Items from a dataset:
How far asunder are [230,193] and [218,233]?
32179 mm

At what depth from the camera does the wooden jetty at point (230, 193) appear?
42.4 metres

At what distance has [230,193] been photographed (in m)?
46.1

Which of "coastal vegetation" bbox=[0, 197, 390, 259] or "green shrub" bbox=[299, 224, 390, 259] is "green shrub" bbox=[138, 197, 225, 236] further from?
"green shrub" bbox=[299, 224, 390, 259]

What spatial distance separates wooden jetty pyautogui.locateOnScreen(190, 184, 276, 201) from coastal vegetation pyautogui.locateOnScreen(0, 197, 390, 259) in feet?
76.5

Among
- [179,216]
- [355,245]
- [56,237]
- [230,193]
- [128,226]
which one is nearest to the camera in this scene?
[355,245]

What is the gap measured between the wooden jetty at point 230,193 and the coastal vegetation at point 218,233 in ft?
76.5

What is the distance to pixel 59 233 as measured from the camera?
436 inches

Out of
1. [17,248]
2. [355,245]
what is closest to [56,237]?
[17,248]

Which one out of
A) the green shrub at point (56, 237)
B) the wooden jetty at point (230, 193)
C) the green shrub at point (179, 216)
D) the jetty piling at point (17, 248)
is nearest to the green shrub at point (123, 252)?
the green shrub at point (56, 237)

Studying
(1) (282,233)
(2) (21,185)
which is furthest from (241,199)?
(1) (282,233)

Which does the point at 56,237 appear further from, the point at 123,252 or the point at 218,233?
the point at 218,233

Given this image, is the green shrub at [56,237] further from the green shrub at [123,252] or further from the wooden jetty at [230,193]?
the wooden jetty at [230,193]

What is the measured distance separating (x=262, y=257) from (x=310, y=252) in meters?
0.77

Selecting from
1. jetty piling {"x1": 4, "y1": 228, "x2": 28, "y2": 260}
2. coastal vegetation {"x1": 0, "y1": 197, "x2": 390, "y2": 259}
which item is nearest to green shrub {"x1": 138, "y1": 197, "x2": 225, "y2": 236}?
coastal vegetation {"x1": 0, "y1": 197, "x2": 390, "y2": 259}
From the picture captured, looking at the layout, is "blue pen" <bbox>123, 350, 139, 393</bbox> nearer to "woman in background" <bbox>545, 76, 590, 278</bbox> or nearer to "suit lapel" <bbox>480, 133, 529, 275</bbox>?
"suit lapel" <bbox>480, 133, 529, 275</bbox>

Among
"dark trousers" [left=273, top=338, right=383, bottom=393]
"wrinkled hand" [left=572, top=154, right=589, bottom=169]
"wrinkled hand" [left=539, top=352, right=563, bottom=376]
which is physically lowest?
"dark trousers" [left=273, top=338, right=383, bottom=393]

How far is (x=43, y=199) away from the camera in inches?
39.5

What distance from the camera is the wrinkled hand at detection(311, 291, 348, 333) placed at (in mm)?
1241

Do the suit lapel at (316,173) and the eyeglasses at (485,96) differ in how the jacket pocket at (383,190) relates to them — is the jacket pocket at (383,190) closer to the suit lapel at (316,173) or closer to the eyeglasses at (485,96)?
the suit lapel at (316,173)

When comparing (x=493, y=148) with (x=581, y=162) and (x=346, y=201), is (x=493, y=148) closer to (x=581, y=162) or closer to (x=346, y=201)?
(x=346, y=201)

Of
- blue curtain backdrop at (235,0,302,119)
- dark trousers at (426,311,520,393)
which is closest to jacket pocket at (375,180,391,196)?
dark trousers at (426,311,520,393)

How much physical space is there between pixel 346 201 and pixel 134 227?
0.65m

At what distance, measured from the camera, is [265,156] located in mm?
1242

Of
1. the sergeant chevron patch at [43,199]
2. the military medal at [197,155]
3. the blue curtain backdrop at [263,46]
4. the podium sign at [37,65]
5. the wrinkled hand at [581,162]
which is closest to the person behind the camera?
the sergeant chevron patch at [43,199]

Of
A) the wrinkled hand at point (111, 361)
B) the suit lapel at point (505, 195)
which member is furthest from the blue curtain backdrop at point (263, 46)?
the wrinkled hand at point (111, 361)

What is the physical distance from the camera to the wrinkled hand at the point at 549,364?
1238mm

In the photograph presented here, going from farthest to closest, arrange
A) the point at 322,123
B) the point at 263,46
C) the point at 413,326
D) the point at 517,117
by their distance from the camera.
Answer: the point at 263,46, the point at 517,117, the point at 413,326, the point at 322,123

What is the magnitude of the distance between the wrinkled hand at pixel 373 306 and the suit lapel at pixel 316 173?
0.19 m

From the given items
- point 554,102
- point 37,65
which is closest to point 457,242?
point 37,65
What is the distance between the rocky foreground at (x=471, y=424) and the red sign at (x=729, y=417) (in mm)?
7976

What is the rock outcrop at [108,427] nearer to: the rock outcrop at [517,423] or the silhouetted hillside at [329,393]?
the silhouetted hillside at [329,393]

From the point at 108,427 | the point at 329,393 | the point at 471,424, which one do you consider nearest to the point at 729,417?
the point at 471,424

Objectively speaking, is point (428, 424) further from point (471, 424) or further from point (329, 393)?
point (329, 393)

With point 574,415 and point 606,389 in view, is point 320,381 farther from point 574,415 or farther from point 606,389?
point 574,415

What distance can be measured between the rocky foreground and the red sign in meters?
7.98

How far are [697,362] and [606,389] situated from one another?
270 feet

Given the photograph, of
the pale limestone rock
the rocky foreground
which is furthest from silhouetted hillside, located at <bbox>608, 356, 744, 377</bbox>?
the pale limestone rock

Instructions for the task:
Rewrite the material above with every occurrence of "jetty piling" changed to "dock piling", leaving all other text as it is.

The response:
How far asunder are [230,193] and [218,233]?
32179 mm

At what depth from the camera does the wooden jetty at point (230, 193) appear?
42.4 metres

At what distance has [230,193] been photographed (in m)?
46.1

Which of "coastal vegetation" bbox=[0, 197, 390, 259] or "green shrub" bbox=[299, 224, 390, 259] is "green shrub" bbox=[138, 197, 225, 236] further from?
"green shrub" bbox=[299, 224, 390, 259]

What spatial distance separates wooden jetty pyautogui.locateOnScreen(190, 184, 276, 201) from coastal vegetation pyautogui.locateOnScreen(0, 197, 390, 259) in feet?
76.5

Among
- [179,216]
- [355,245]
- [56,237]
- [230,193]
- [128,226]
which one is nearest to the camera in this scene?
[355,245]

What is the gap measured between the wooden jetty at point 230,193 and the coastal vegetation at point 218,233 in ft?
76.5

What is the distance to pixel 59 233 as measured from the camera?
436 inches

Out of
1. [17,248]
2. [355,245]
what is closest to [56,237]?
[17,248]

Which one out of
A) the green shrub at point (56, 237)
B) the wooden jetty at point (230, 193)
C) the green shrub at point (179, 216)
D) the dock piling at point (17, 248)
is nearest to the green shrub at point (123, 252)?
the green shrub at point (56, 237)

Studying
(1) (282,233)
(2) (21,185)
which is furthest from (241,199)?
(1) (282,233)

Which does the point at 56,237 appear further from, the point at 123,252 or the point at 218,233?
the point at 218,233

Given this image, is the green shrub at [56,237] further from the green shrub at [123,252] or further from the wooden jetty at [230,193]?
the wooden jetty at [230,193]

What is the measured distance separating (x=262, y=257) from (x=310, y=252) in meters?
0.77

Selecting from
1. dock piling {"x1": 4, "y1": 228, "x2": 28, "y2": 260}
2. coastal vegetation {"x1": 0, "y1": 197, "x2": 390, "y2": 259}
which item is nearest to green shrub {"x1": 138, "y1": 197, "x2": 225, "y2": 236}?
coastal vegetation {"x1": 0, "y1": 197, "x2": 390, "y2": 259}
From the picture captured, looking at the layout, is "blue pen" <bbox>123, 350, 139, 393</bbox> nearer to "woman in background" <bbox>545, 76, 590, 278</bbox> or nearer to "suit lapel" <bbox>480, 133, 529, 275</bbox>?
"suit lapel" <bbox>480, 133, 529, 275</bbox>

Among
"dark trousers" [left=273, top=338, right=383, bottom=393]
"wrinkled hand" [left=572, top=154, right=589, bottom=169]
"wrinkled hand" [left=539, top=352, right=563, bottom=376]
which is physically lowest?
"dark trousers" [left=273, top=338, right=383, bottom=393]

How far is (x=43, y=199) away from the camera in inches?
39.5

What distance from the camera is the wrinkled hand at detection(311, 291, 348, 333) placed at (in mm)?
1241

Do the suit lapel at (316,173) and the eyeglasses at (485,96) differ in how the jacket pocket at (383,190) relates to them — is the jacket pocket at (383,190) closer to the suit lapel at (316,173) or closer to the eyeglasses at (485,96)?
the suit lapel at (316,173)

When comparing (x=493, y=148) with (x=581, y=162) and (x=346, y=201), is (x=493, y=148) closer to (x=581, y=162) or closer to (x=346, y=201)?
(x=346, y=201)

Of
- blue curtain backdrop at (235,0,302,119)
- dark trousers at (426,311,520,393)
which is closest to jacket pocket at (375,180,391,196)?
dark trousers at (426,311,520,393)

How much physical space is there between pixel 346 201 and pixel 134 227?
0.65m

At what distance, measured from the camera, is [265,156] located in mm?
1242

Of
1. the sergeant chevron patch at [43,199]
2. the military medal at [197,155]
3. the blue curtain backdrop at [263,46]
4. the podium sign at [37,65]
5. the wrinkled hand at [581,162]
which is closest to the person behind the camera?
the sergeant chevron patch at [43,199]

Of
A) the wrinkled hand at point (111, 361)
B) the suit lapel at point (505, 195)
which member is furthest from the blue curtain backdrop at point (263, 46)?
the wrinkled hand at point (111, 361)

What is the physical distance from the camera to the wrinkled hand at the point at 549,364?
1238mm

In the photograph presented here, going from farthest to closest, arrange
A) the point at 322,123
B) the point at 263,46
C) the point at 413,326
D) the point at 517,117
by their distance from the camera.
Answer: the point at 263,46, the point at 517,117, the point at 413,326, the point at 322,123

What is the magnitude of the distance between the wrinkled hand at pixel 373 306 and the suit lapel at pixel 316 173?
0.19 m

From the given items
- point 554,102
- point 37,65
which is closest to point 457,242?
point 37,65
What is the distance between the rocky foreground at (x=471, y=424) and the red sign at (x=729, y=417) (in mm)?
7976

What is the rock outcrop at [108,427] nearer to: the rock outcrop at [517,423] or the silhouetted hillside at [329,393]?
the silhouetted hillside at [329,393]

From the point at 108,427 | the point at 329,393 | the point at 471,424, which one do you consider nearest to the point at 729,417?
the point at 471,424

Objectively speaking, is point (428, 424) further from point (471, 424) or further from point (329, 393)?
point (329, 393)

With point 574,415 and point 606,389 in view, is point 320,381 farther from point 574,415 or farther from point 606,389?
point 574,415

What distance can be measured between the rocky foreground and the red sign in meters?
7.98

How far are [697,362] and [606,389] situated from one another?
270 feet

Given the photograph, of
the pale limestone rock
the rocky foreground
which is furthest from silhouetted hillside, located at <bbox>608, 356, 744, 377</bbox>?
the pale limestone rock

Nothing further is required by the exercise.